Por tanto, antes que el vínculo, viene esta dimensión simbólica primera del habla y de la responsabilidad, significado por la aparición del rostro de aquel que prohíba matar. Racamier llama «seducción narcisista» a ese momento mítico del encuentro entre el niño que nace y su madre, donde, en la ilusión de la unión, a parte de las excitaciones, cada uno procede al reconocimiento del otro. «La madre reconoce a su hijo como ser humano y el hijo se reconoce a través de esa mirada». De esa forma, la «seducción narcisista», ¡qué nombre más engañoso, cuando se trata de la constitución del vínculo de pertenencia o la especie humana! Pues, en ausencia de esta dimensión original y permanente que es la prohibición del homicidio, anterior a la prohibición del incesto, dicha «seducción narcisista», en la que se constituye el rostro, gira hacia la abolición del vínculo que instituye la subjetividad que se aprestaba a nacer.
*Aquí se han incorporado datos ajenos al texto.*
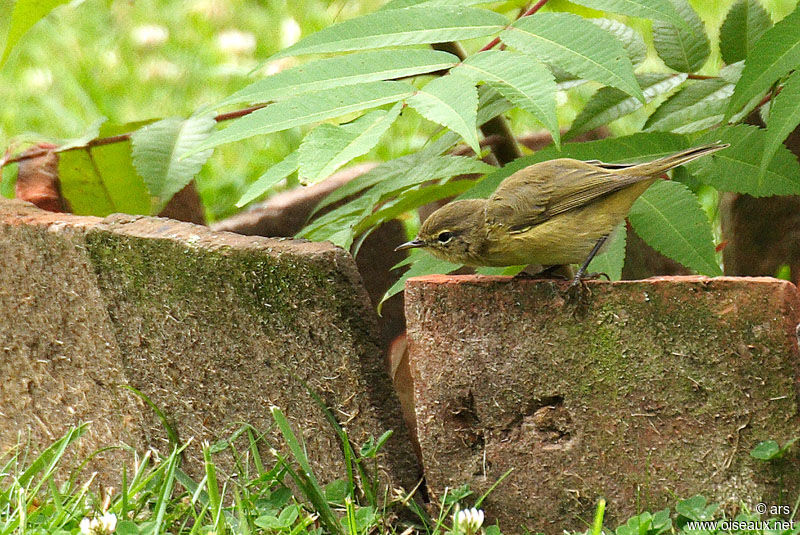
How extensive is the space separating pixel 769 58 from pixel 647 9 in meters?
0.35

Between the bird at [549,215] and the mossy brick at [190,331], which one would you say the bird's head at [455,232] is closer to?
the bird at [549,215]

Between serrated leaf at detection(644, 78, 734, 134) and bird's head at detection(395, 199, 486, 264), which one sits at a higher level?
serrated leaf at detection(644, 78, 734, 134)

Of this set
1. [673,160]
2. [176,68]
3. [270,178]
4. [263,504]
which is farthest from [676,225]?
[176,68]

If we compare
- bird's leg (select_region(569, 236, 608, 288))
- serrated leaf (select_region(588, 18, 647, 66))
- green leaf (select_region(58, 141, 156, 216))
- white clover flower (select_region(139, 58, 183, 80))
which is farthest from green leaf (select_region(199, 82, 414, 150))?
white clover flower (select_region(139, 58, 183, 80))

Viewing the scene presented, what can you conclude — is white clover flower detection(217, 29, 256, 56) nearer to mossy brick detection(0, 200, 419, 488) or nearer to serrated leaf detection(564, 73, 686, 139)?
mossy brick detection(0, 200, 419, 488)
¿Pero es un crimen el infanticidio? ¿Se puede matar a lo que apenas ha nacido? ¿Es esta mueca una sonrisa?

En efecto, el reconocimiento de lo humano en ese lugar narcisista es precario, y no se vuelve posible más que sostenido y englobado por el vínculo simbólico de la prohibición que atraviesa entonces a la madre y al hijo, permitiendo tanto la vinculación psíquica del cuerpo, de las imágenes y de las palabras, como el surgimiento de la intersubjetividad. Todos sabemos, pero hacemos como si no lo supiéramos, que el holding (mantenimiento) de la madre hacia el niño no es más que la metáfora de un holding más vasto que lo abarca, y en el cual la representación del padre no es más que una de las figuras.

Si la categoría de lo simbólico Lacaniano puede aparecer aquí es reduciéndose a un slogan vacío de sentido, cuando se la invoca de manera abstracta, fuera de las mediaciones interpersonales, familiares e institucionales, que en nuestra cultura la dan consistencia, y sobre todo en el olvido de su referencia última a la especie como rostro, antes de la diferenciación de los rostros y de las generaciones.